Opportunities for higher education - Ekanayake
by Mohammed NAALIR
A large number of students who are capable of following higher
studies do not have a proper educational system to continue their higher
studies due to lack of opportunities for higher education. Deputy
Minister of Higher Education Nandamithra Ekanayake said.
He said that parents face severe hardships in providing higher
education to their children due to the limited admission policy for
higher education in the country.
Deputy Minister Ekanayake who was addressing the inaugural and
affiliation ceremony of the Graduate Institute of Science and Management
(GISM) with Massey University in New Zealand at the Galle Face Hotel,
said that students who reach the higher education point amidst huge
difficulties do not have the privileges for higher education as only a
limited number is admitted to universities.
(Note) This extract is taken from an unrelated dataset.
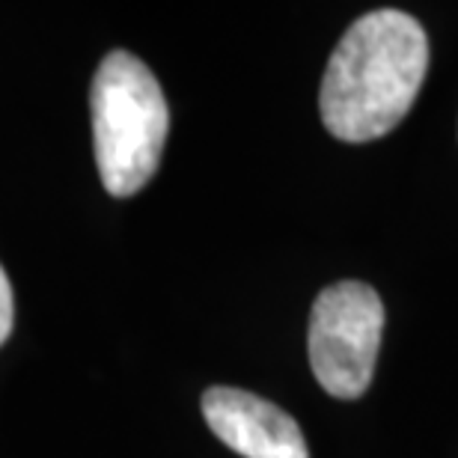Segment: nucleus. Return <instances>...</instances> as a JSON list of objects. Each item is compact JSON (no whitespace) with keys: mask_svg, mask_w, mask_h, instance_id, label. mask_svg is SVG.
<instances>
[{"mask_svg":"<svg viewBox=\"0 0 458 458\" xmlns=\"http://www.w3.org/2000/svg\"><path fill=\"white\" fill-rule=\"evenodd\" d=\"M428 39L417 18L375 9L348 27L327 60L318 111L336 140L366 143L393 131L423 87Z\"/></svg>","mask_w":458,"mask_h":458,"instance_id":"nucleus-1","label":"nucleus"},{"mask_svg":"<svg viewBox=\"0 0 458 458\" xmlns=\"http://www.w3.org/2000/svg\"><path fill=\"white\" fill-rule=\"evenodd\" d=\"M93 143L102 185L111 197H134L161 164L170 131L167 98L143 60L111 51L93 78Z\"/></svg>","mask_w":458,"mask_h":458,"instance_id":"nucleus-2","label":"nucleus"},{"mask_svg":"<svg viewBox=\"0 0 458 458\" xmlns=\"http://www.w3.org/2000/svg\"><path fill=\"white\" fill-rule=\"evenodd\" d=\"M381 334L384 304L366 283H334L316 298L310 316V366L325 393L357 399L369 390Z\"/></svg>","mask_w":458,"mask_h":458,"instance_id":"nucleus-3","label":"nucleus"},{"mask_svg":"<svg viewBox=\"0 0 458 458\" xmlns=\"http://www.w3.org/2000/svg\"><path fill=\"white\" fill-rule=\"evenodd\" d=\"M203 417L221 441L244 458H310L301 426L286 411L247 390L203 393Z\"/></svg>","mask_w":458,"mask_h":458,"instance_id":"nucleus-4","label":"nucleus"},{"mask_svg":"<svg viewBox=\"0 0 458 458\" xmlns=\"http://www.w3.org/2000/svg\"><path fill=\"white\" fill-rule=\"evenodd\" d=\"M15 322V301H13V286H9L6 271L0 268V345L9 340Z\"/></svg>","mask_w":458,"mask_h":458,"instance_id":"nucleus-5","label":"nucleus"}]
</instances>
Deputy Minister Ekanayake said that the setting up of higher
education institutes such as GISM would help to further uplift the
higher education sector of this country while providing opportunities
for deserving students for higher education. The large sum of money
which is spent on higher education by Sri Lankans in foreign countries
could be saved with the setting up of such bodies, the Deputy Minister
said.
Petroleum Industries Minister Susil Premajayantha said that the
Government was taking every possible step to uplift the higher education
sector under the Mahinda Chinthana national development concept.
As Sri Lankans it was our duty to promote education in streams such
as science, technology, management, engineering and mathematics. Sri
Lanka's literacy rate is 96 percent. The Minister said that we have
achieved the millennium development goals especially in the field of
education.
Minister Premajayantha said that for the first time in the history of
Sri Lanka, an education institute has been affiliated with the Massey
University a leading university in New Zealand.
The Minister said that 325,000 students throughout the country are
admitted annually to grade one in private, Government and international
schools.
There are 10,000 public schools and over 120 international schools in
the country. This represents 99 percent of the entire school admissions
for grade one. The remaining one percent in the North and the East did
not attend school due to LTTE terrorism which continued for 30 years in
the country. However, since this year almost 100 percent attend school.